— Отец Маркиан, вы чего? — спросила она шепотом.

Он схватил ее веснушчатой рыжей ладонью за горячее плечо и не отпускал. Заголившееся запястье все поросло рыжим волосом, и Ганка ни с того ни с сего подумала, что отец Маркиан, наверное, везде такой, отчего покраснела еще больше.

— От тебя пахнет некрещеной тварью, — голос отца Маркиана начинался где-то в его бочкообразной груди. — С кем валялась? Вон, подол весь в зелени…

— Ни с кем, — шепотом ответила Ганка, — ни с кем, хрест святой, я нетронутая…

— А ежели нетронутая, куда ходила? Ты с кем это путаешься, девка?

— Ни с кем я не путаюсь, — уже зло сказала Ганка и вывернулась из-под неприятной мужской руки. У эльфенка, подумала она ни с того ни с сего, рука худая, теплая и ведет сквозь ночь, и держит легко и крепко…

Вспомнив про эльфенка, Ганка вдруг ощутила звонкую легкость, как бы расширение морозного ясного воздуха в голове и груди, и все стало видно далеко-далеко, словно в давнем ее сне, когда она летела над алыми и желтыми кронами, постигая тайны земли… До чего ж зеленые глаза у отца Маркиана!..

— А сами-то, отец Маркиан, — спросила она шепотом, — чьей крови будете? Лес-то близко.

Отец Маркиан выпустил ее плечо и отшатнулся.

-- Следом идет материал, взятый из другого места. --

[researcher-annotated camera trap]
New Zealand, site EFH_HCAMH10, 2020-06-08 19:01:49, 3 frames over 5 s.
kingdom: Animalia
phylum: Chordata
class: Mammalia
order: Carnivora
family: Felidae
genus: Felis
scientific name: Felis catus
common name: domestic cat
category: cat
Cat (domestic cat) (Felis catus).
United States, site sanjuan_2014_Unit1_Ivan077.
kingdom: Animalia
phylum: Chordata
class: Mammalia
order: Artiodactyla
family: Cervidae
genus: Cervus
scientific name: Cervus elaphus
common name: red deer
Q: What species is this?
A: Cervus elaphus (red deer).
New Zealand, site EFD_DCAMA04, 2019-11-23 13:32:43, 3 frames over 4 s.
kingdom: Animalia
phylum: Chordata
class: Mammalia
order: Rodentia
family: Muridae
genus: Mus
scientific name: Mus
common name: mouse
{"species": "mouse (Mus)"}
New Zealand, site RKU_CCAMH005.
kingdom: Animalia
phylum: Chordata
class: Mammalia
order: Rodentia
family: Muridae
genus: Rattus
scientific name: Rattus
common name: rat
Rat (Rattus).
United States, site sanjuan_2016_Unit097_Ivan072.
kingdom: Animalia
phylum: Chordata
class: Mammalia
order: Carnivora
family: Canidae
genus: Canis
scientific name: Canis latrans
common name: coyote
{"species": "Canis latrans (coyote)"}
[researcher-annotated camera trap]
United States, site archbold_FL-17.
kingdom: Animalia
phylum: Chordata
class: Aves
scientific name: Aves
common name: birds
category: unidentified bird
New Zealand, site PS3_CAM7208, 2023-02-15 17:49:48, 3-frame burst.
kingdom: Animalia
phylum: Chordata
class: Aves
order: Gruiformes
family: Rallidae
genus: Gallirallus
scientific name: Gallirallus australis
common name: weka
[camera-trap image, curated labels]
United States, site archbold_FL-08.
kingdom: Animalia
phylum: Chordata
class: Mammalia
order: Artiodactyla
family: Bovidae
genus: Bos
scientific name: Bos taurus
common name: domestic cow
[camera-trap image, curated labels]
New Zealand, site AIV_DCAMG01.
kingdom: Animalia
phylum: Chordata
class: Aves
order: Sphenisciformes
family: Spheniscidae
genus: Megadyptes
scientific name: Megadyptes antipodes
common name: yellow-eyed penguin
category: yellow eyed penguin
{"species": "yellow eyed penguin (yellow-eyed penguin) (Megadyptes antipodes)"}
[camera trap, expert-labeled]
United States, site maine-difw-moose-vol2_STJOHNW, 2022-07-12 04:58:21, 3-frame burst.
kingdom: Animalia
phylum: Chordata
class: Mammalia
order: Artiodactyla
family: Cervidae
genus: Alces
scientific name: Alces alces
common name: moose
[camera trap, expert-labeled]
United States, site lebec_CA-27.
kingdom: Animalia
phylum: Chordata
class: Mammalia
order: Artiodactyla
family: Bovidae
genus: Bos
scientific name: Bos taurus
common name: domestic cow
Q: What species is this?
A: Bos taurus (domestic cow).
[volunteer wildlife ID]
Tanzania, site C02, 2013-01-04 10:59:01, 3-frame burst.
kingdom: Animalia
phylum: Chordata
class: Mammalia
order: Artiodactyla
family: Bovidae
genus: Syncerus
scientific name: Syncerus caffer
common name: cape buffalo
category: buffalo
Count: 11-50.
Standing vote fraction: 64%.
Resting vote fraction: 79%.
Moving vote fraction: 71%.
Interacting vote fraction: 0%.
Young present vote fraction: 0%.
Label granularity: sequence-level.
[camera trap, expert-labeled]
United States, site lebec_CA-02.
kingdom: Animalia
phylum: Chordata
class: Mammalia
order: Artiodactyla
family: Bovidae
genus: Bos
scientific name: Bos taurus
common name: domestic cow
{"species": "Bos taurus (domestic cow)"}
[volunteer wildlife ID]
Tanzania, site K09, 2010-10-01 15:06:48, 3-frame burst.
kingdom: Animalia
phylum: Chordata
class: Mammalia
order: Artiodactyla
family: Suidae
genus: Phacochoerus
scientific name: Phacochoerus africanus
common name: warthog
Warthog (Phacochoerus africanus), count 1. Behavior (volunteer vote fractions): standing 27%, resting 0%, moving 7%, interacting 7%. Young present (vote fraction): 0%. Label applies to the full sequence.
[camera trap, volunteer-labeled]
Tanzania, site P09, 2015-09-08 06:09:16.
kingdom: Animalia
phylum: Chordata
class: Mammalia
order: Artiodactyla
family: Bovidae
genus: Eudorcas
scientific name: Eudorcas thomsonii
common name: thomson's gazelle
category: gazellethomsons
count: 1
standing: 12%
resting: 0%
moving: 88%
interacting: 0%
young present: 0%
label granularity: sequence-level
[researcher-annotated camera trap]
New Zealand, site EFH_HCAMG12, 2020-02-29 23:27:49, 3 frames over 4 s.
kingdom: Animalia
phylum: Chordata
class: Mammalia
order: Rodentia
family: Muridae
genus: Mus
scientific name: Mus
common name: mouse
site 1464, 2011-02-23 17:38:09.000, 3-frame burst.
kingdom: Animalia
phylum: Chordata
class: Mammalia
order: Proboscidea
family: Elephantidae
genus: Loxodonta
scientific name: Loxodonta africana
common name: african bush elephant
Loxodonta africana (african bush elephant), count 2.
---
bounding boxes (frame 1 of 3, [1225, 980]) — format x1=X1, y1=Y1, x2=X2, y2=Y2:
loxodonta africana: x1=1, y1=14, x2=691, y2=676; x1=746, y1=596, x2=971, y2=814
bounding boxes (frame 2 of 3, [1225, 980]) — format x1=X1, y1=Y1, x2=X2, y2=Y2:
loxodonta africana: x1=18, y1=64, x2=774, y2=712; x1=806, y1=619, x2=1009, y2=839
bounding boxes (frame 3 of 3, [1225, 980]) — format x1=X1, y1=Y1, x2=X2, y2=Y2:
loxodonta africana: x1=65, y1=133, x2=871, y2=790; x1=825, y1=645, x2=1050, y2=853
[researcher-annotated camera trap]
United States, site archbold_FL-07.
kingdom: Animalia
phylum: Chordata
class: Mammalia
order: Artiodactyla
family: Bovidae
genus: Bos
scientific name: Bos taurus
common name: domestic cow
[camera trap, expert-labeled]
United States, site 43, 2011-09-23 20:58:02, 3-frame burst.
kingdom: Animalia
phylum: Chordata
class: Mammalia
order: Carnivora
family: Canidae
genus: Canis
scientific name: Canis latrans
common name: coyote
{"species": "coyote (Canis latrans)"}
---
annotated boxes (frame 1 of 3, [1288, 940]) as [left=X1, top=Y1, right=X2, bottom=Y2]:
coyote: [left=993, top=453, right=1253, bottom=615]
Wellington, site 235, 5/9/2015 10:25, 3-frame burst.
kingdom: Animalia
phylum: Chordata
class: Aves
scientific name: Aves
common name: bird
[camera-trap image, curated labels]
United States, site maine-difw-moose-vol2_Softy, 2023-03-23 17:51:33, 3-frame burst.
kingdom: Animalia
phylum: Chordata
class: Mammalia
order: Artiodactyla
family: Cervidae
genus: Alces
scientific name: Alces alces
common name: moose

Она смотрела и видела, как он пытается вытолкнуть какой-то звук, дергая жилами красной шеи, выпирающей из твердого воротника. Потом развернулся и пошел по улице, задевая долгополой своей одежей лапчатые стебли полыни.

— Ганка!

Оказывается, матуся стояла с той стороны плетня: видно, только что подоила корову, в подойнике теплое молоко исходило паром. И как это матуся так тихо подошла? Ганка и не заметила.

— Ты куда это ходила?

— Никуда, — тихо сказала Ганка. — Так.

Матуся, смугло-бледная, с тяжелой смоляной косою, спрятанной под платок, была женщиной тихой и, не в пример иным голосистым, которые только кричать и горазды, тяжела на руку — а то как иначе управлялась бы со своими чернявыми углежогами?

— Поди сюда.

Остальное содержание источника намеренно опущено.